Regex Conudrum

Hi, I really hope someone can help with this as it’s driving me nuts!

Original Text:

challenge<div><span class=“challenge”>This is challenge first of all <b>challenge</b> ending today </span><a href=“challenge.com”>This <em>challenge</em> <b>is</b> <b>a</b> here</a></div><p>Another challenge there</p><a href=“challenge.com”>Test this <b>challenge</b></a></div><p>Another challenge there</p><PRE>Big challenge</PRE><a href=“challenge.com”>This <b>challenge</b> is a challenge help here</a></div><p>Another challenge there</p></div>

preg_replace patter so far:

challenge((?!([^<]+)?((<\/a)|>)))

using REPLACEMENT gives:

REPLACEMENT<div><span class=“challenge”>This is REPLACEMENT first of all <b>REPLACEMENT</b> ending today </span><a href=“challenge.com”>This <em>REPLACEMENT</em> <b>is</b> <b>a</b> here</a></div><p>Another REPLACEMENT there</p><a href=“challenge.com”>Test this <b>REPLACEMENT</b></a></div><p>Another REPLACEMENT there</p><PRE>Big REPLACEMENT</PRE><a href=“challenge.com”>This <b>REPLACEMENT</b> is a challenge help here</a></div><p>Another REPLACEMENT there</p></div>

This is so close to being correct.

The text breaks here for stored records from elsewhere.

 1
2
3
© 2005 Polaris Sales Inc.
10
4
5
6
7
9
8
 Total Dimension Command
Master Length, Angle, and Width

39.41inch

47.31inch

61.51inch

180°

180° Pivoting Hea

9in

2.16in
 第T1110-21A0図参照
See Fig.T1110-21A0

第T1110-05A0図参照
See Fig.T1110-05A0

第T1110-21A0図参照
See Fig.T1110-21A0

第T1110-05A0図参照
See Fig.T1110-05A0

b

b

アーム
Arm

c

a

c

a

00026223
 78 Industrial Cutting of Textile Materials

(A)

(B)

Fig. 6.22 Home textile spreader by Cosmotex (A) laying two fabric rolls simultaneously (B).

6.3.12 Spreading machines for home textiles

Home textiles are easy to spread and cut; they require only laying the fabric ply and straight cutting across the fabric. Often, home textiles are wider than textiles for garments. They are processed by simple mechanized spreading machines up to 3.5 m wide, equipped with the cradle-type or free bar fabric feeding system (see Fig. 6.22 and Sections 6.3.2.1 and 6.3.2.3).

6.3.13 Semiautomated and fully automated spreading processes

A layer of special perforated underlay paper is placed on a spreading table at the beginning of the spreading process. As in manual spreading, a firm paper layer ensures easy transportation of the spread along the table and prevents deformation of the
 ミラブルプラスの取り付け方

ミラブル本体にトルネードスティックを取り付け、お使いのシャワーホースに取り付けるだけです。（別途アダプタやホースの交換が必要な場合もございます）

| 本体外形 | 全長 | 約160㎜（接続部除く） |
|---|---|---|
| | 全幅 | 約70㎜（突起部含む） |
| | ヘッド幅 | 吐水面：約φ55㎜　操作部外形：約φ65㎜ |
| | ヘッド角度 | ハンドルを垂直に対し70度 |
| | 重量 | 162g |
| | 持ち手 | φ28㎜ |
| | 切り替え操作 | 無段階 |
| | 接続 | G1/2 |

But any matches within html tags e.g. <em> inside the anchor text of the <a> tags are also being matched. I don’t want this. I want all matches inside HTML tags AND within anchor text to be excluded.

The perfect result should be:

REPLACEMENT<div><span class=“challenge”>This is REPLACEMENT first of all <b>REPLACEMENT</b> ending today </span><a href=“challenge.com”>This <em>challenge</em> <b>is</b> <b>a</b> here</a></div><p>Another REPLACEMENT there</p><a href=“challenge.com”>Test this <b>challenge</b></a></div><p>Another REPLACEMENT there</p><PRE>Big REPLACEMENT</PRE><a href=“challenge.com”>This <b>challenge</b> is a challenge help here</a></div><p>Another REPLACEMENT there</p></div>

Many thanks in advance.

Gary

So you only want that very first “challenge” to be replace, since all of the others are within tags?

No, within tags is okay apart from the anchor text i.e. within <a> tags.

So NO replace inside ANY HTML e.g. <span style=“challenge”>
And NO replace within (between) <a> </a> tags regardless of the appearance of more tags inside the anchor.

Would you be open to perhaps looking at non-regex ways of doing what you want? It would mean learning new things but should make this particular task much easier, not to mention any future times where you need to parse and manipulate HTML.

If that sounds OK then take a look at DOM.